- AUFGABENBESCHREIBUNG
Erkläre anhand des Forenthreads, warum dertobi123 seinen ersten Beitrag nachträglich bearbeitet und was er dabei ergänzt.

- VORLIEGENDER TEXT
# Erster!

## dertobi123

Ich weiss ja, eigentlich macht man sowas nicht und ich schäme mich ganz doll ... aber ich war zuerst hier  :Very Happy: 

Edit: Um diesem Beitrag wenigstens ein wenig Substanz hinzuzufügen: Ein herzliches "Danke!" an alle die an der Einführung der Subforen mitgearbeitet haben  :Smile: 

----------

## slick

Zweiter   :Razz:  und ich schäm mich überhaupt nicht!   :Twisted Evil: 

----------

## beejay

Wenn der Altstadener oder Schluchti das lesen isses sowieso bald weg.   :Twisted Evil: 

----------

## dertobi123

 *beejay wrote:*   

> Wenn der Altstadener oder Schluchti das lesen isses sowieso bald weg.  

 

Es heisst Alstadener wie "Alstaden", nicht wie "Altstaden"  :Wink: 

----------

## beejay

 *dertobi123 wrote:*   

>  *beejay wrote:*   Wenn der Altstadener oder Schluchti das lesen isses sowieso bald weg.   
> 
> Es heisst Alstadener wie "Alstaden", nicht wie "Altstaden" 

 

Das ist völlig egal. Oberhausen is Oberhausen, da sind die Abgrezungen fliessend. *renn*

----------

## stkn

hrm, ich sollte mir mein foren pw mal ans notebook tackern

----------

## amne

Vorletzter!

PS: Thread sticky  :Very Happy: 

----------

## dertobi123

 *beejay wrote:*   

>  *dertobi123 wrote:*    *beejay wrote:*   Wenn der Altstadener oder Schluchti das lesen isses sowieso bald weg.

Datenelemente
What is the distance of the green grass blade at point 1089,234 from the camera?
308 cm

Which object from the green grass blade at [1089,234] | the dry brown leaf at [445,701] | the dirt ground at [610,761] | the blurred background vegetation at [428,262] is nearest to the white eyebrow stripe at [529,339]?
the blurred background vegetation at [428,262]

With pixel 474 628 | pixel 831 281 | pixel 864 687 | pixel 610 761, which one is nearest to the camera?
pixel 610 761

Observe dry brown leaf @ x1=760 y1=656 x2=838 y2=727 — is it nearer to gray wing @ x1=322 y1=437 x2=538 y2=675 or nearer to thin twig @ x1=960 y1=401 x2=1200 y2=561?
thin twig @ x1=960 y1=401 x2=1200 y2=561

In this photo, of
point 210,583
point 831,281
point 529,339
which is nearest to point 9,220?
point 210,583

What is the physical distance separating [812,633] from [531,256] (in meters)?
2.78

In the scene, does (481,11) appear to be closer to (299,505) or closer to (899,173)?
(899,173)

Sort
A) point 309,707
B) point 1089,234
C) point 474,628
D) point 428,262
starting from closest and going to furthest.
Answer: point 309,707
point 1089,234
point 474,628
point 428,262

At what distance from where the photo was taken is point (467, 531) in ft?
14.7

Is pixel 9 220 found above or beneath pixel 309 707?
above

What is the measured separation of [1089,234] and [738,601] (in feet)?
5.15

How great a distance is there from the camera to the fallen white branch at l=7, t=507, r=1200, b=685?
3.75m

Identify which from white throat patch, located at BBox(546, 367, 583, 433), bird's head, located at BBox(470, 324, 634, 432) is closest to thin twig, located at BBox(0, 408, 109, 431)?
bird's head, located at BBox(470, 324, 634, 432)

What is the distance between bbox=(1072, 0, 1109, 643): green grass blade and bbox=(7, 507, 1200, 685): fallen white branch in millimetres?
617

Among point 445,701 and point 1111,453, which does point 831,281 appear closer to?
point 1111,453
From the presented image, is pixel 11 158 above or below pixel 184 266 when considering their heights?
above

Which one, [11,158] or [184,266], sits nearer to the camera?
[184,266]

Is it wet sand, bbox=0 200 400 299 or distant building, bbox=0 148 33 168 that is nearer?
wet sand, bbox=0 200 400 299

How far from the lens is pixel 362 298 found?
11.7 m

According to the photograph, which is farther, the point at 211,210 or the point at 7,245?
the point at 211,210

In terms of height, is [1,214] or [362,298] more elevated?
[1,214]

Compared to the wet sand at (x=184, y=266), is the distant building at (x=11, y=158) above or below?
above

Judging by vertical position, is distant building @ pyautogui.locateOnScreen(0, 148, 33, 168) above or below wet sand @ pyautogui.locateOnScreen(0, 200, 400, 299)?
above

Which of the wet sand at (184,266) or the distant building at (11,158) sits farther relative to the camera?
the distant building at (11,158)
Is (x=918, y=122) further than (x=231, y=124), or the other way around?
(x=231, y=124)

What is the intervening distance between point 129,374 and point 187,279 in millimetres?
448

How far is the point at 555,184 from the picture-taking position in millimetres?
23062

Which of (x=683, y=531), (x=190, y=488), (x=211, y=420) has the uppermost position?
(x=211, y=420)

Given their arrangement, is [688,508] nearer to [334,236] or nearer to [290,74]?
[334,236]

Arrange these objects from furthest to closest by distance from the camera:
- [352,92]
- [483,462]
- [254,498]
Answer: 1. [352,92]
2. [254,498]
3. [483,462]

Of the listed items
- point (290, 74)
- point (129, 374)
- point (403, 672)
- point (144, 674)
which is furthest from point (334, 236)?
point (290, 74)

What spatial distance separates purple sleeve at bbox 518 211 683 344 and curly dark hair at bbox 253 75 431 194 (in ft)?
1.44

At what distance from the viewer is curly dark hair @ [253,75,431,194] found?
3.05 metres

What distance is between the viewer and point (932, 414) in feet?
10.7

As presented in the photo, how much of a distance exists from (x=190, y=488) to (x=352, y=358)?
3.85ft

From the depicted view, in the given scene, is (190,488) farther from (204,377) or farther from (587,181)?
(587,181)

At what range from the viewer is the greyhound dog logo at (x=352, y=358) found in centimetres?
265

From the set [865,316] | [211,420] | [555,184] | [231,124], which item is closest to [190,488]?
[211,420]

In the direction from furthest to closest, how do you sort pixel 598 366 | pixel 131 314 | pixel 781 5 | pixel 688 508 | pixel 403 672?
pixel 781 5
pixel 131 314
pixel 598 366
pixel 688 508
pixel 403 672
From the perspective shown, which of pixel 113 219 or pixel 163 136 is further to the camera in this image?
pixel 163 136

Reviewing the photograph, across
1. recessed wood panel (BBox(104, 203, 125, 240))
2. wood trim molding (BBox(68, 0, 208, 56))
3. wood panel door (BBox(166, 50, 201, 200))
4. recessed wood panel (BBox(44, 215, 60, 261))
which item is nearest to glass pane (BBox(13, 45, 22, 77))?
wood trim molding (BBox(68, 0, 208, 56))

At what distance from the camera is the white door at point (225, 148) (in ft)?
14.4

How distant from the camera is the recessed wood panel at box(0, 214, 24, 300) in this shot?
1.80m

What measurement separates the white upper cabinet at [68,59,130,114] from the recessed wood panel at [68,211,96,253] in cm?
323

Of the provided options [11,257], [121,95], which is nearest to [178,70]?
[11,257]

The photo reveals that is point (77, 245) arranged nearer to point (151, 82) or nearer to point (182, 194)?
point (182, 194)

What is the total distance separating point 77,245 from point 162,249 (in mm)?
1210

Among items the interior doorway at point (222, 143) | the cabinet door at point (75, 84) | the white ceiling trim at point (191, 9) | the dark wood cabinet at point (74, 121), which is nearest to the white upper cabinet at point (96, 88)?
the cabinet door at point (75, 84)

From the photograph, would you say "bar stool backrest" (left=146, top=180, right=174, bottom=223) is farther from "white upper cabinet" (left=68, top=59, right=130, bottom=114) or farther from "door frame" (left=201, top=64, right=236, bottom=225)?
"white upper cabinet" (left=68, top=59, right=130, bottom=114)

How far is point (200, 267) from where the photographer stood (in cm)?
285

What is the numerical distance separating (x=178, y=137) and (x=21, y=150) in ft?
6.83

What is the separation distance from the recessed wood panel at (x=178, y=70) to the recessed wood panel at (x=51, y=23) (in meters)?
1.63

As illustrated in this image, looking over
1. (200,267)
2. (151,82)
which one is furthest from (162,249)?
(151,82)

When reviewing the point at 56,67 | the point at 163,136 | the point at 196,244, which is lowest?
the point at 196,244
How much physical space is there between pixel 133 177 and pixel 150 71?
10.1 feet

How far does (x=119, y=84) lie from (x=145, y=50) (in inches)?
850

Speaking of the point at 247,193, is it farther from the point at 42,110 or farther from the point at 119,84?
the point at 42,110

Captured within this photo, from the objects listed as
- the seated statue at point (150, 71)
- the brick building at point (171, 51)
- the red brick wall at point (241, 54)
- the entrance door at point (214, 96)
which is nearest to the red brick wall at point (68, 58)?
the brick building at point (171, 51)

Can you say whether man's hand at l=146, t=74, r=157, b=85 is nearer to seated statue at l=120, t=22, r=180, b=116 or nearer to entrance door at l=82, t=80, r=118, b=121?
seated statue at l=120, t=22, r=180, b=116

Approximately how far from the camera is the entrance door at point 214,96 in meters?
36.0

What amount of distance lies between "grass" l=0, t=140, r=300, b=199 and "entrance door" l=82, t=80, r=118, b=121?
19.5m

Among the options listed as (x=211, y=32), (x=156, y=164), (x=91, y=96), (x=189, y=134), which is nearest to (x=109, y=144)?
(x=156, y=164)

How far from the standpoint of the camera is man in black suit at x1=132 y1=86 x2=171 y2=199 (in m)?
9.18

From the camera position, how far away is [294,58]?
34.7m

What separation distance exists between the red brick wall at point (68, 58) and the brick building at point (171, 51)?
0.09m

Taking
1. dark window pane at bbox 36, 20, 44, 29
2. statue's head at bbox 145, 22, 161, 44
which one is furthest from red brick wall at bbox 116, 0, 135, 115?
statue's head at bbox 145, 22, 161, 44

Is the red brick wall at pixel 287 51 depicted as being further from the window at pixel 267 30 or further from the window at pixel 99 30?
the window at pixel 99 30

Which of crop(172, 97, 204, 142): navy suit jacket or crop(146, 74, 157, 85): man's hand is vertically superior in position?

- ANTWORT ZUR ÜBUNG
Er bearbeitet den Beitrag, um ihm wenigstens ein wenig Substanz hinzuzufügen. Dazu ergänzt er ein herzliches „Danke!“ an alle, die an der Einführung der Subforen mitgearbeitet haben.